Schon in naher Zukunft wird das Next Generation Sequencing (NGS) das modernste molekulargenetische Verfahren für die Analyse multifaktorieller Krankheiten darstellen und die Komplettsequenzierung (Bestimmung der Abfolge bzw. der Sequenz der Gene) des gesamten Genoms von größeren Kollektiven erlauben (siehe Genetik). Sofern Risikovarianten multifaktoriellen Krankheiten zugrunde liegen, die sich mit GWAS nicht identifizieren lassen, können sie durch das NGS gefunden werden. Dabei handelt es sich zum Beispiel um kleinste Deletionen oder Duplikationen (Verluste oder Verdopplungen) der DNA. Durch das NGS können diese Veränderungen in einigen Jahren ebenfalls systematisch bzw. genomweit erfasst werden. Im Rahmen von staR möchten wir frühestmöglich NGS-Untersuchungen beim Magenkarzinom durchführen.
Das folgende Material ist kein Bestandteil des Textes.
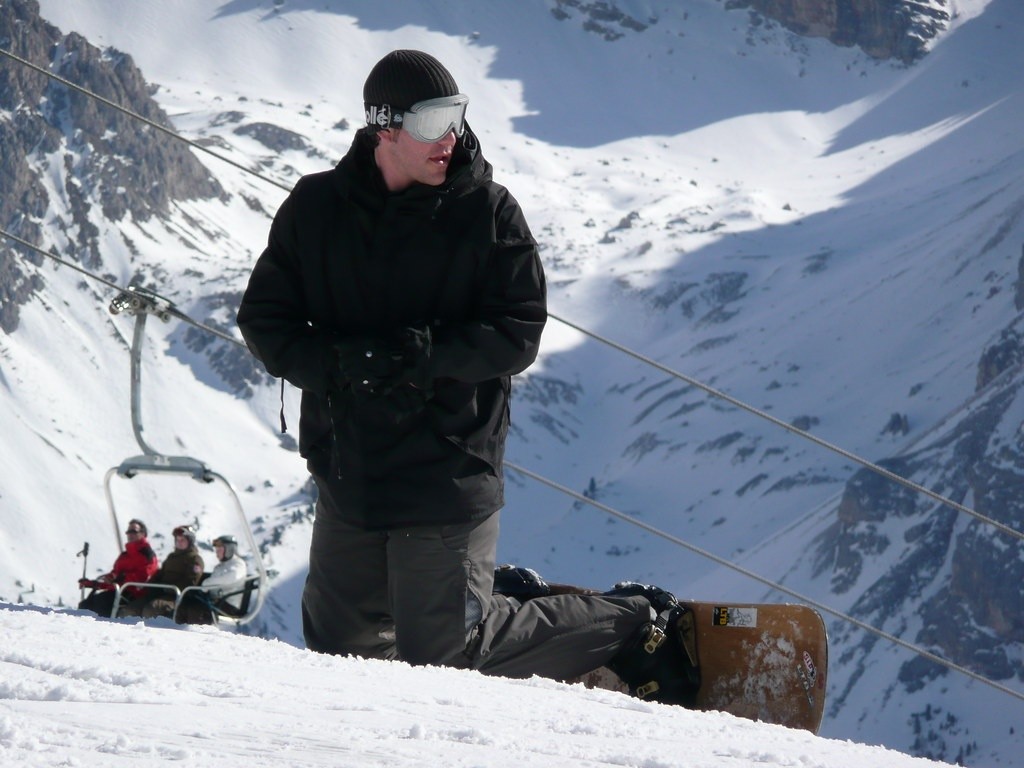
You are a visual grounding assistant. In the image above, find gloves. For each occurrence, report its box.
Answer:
[337,330,434,414]
[80,579,94,589]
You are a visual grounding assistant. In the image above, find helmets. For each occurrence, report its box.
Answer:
[174,526,195,546]
[218,537,238,560]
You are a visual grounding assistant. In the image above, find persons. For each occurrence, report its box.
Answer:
[78,518,247,625]
[236,48,700,710]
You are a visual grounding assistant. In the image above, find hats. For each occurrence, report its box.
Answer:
[365,49,459,135]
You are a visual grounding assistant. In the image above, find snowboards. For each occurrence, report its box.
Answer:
[547,582,832,736]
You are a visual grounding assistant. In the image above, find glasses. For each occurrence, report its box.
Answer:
[126,530,144,535]
[214,539,223,549]
[408,92,469,142]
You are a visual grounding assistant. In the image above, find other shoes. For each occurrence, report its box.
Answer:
[494,565,554,604]
[613,585,700,711]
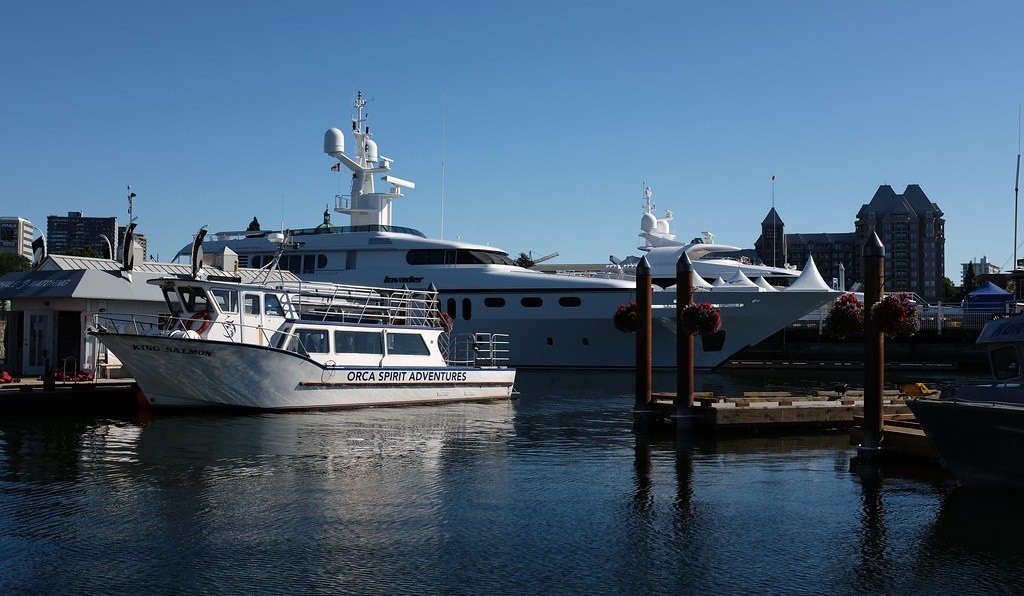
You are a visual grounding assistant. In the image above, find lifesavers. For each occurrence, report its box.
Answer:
[185,312,210,335]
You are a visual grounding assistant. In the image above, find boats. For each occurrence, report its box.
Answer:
[1,91,854,412]
[904,153,1022,482]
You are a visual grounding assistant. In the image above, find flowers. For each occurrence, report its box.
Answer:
[871,292,924,340]
[827,293,863,339]
[612,303,638,334]
[678,302,721,337]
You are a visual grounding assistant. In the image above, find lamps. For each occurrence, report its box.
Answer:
[834,382,848,396]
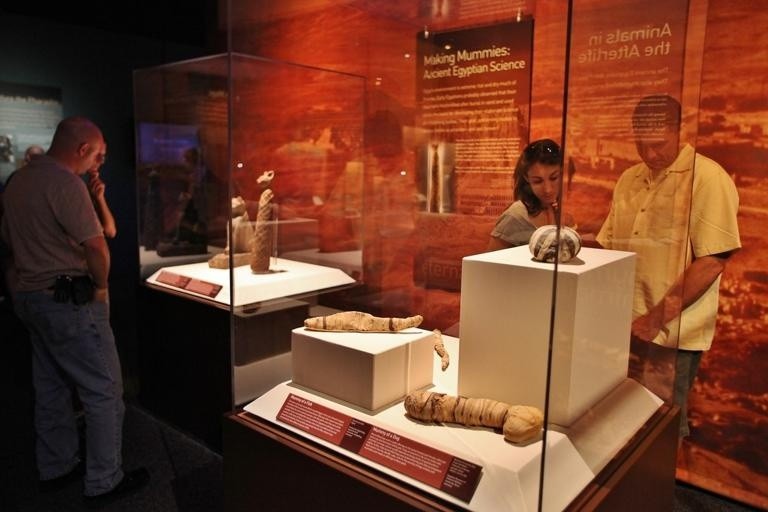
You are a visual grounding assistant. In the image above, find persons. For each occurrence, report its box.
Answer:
[83,138,119,238]
[168,133,230,240]
[273,121,322,184]
[486,138,573,250]
[0,112,150,500]
[22,144,46,165]
[0,135,18,189]
[321,110,416,222]
[592,94,742,442]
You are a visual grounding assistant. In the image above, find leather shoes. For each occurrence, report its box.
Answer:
[86,467,150,499]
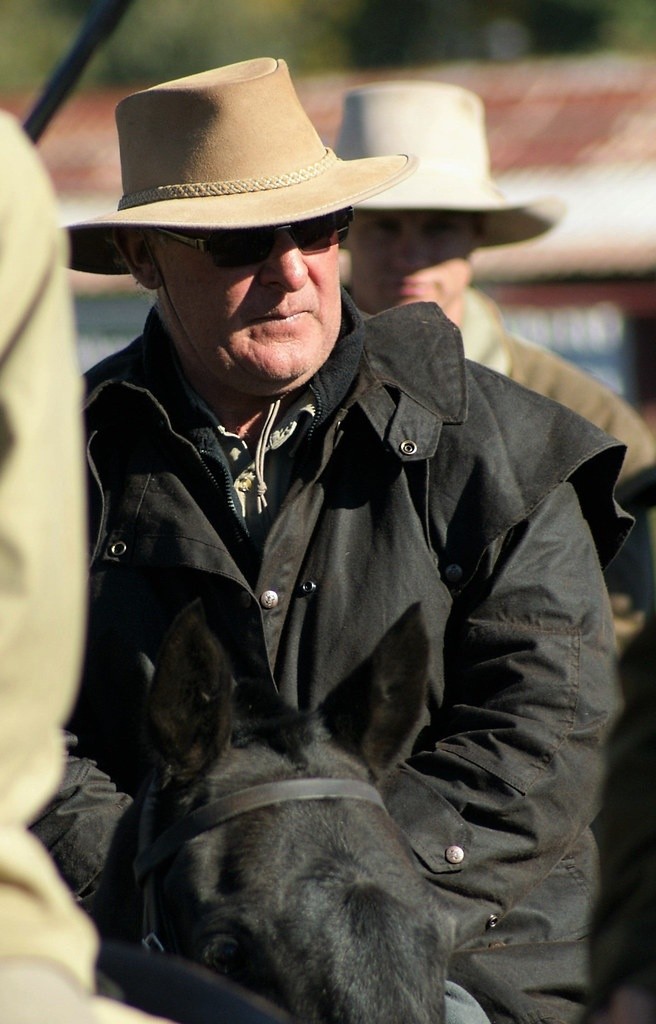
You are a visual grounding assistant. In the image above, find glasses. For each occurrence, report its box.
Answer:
[154,206,354,268]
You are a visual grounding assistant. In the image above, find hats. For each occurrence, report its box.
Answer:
[62,57,420,275]
[334,81,559,244]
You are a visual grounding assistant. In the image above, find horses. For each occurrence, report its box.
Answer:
[82,600,458,1024]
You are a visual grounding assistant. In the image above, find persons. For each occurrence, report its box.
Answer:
[331,80,656,1024]
[29,54,635,1024]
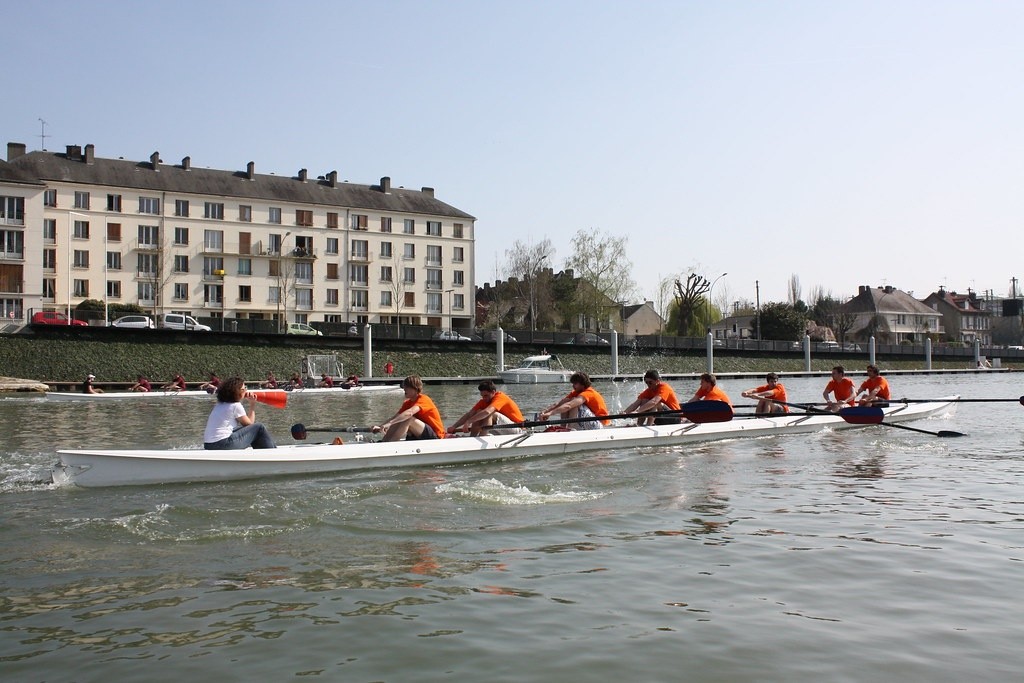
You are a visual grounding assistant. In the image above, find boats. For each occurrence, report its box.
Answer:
[496,353,576,384]
[44,385,402,402]
[55,392,963,489]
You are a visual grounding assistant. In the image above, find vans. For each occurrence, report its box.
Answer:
[1008,346,1024,350]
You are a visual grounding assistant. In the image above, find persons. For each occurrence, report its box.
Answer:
[619,370,686,426]
[204,377,277,450]
[742,372,790,418]
[856,364,891,408]
[539,372,612,431]
[371,374,445,442]
[823,366,856,411]
[200,373,222,391]
[83,374,104,394]
[259,371,277,389]
[318,373,333,388]
[128,374,151,392]
[340,372,358,387]
[291,371,302,388]
[162,372,186,391]
[447,381,527,436]
[688,373,734,414]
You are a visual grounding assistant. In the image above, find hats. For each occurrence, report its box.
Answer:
[87,374,96,378]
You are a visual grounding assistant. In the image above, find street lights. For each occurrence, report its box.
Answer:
[278,231,292,334]
[445,289,455,339]
[710,272,727,333]
[530,256,547,342]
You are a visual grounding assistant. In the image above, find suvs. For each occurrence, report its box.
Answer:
[32,311,88,326]
[158,314,212,331]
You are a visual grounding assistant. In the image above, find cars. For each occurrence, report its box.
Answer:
[107,315,156,329]
[560,333,609,345]
[697,340,729,348]
[783,342,862,352]
[284,323,324,335]
[484,332,517,343]
[433,331,472,341]
[348,326,359,335]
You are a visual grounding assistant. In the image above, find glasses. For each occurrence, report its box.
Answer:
[646,380,653,385]
[244,386,247,390]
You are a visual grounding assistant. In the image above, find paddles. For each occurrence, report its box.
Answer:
[853,396,1024,407]
[129,381,355,391]
[290,423,387,440]
[746,392,966,437]
[623,405,883,425]
[446,399,734,434]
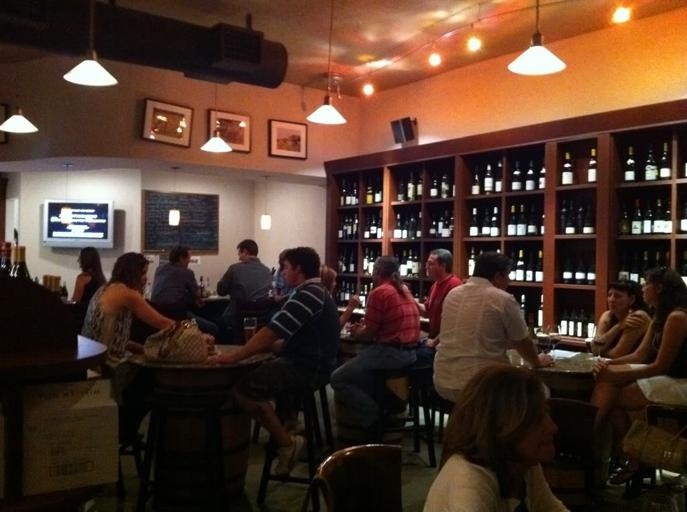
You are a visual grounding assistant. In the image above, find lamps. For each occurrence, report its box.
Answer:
[62,163,72,224]
[391,117,417,143]
[61,0,118,88]
[306,0,347,126]
[0,47,38,134]
[261,175,271,230]
[200,83,232,153]
[169,165,180,227]
[507,0,567,76]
Zellbiologische und bioinformatische Analysen

Mit der Identifikation der Risikogene endet unser Forschungsvorhaben jedoch nicht. Detektierte Risikogene sind die Voraussetzung, um die Pathways durch anschließende zellbiologische und bioinformatische Analysen zu identifizieren, die für die Entstehung eines Magenkarzinoms mit verantwortlich sind. Hierbei handelt es sich um eine interdisziplinäre Forschungsarbeit, an der viele unterschiedliche Fachdisziplinen beteiligt sein werden (unter anderem Pathologen, Biologen und Pharmakologen) und die langfristig zu einer Verbesserung der Therapie und Diagnostik führen wird. Für die erfolgreiche Genidentifizierung sind aber – wie bereits dargestellt – große Patienten- und Kontrollkollektive notwendig. Daher liegt das wichtigste Ziel von staR darin, eine möglichst große Anzahl betroffener Personen für die geplanten Untersuchungen zu gewinnen. Demgegenüber verfügt staR bereits über große Kollektive von gesunden Kontrollen, die sich bereit erklärt haben, an einer GWAS bzw. NGS-Analyse teilzunehmen.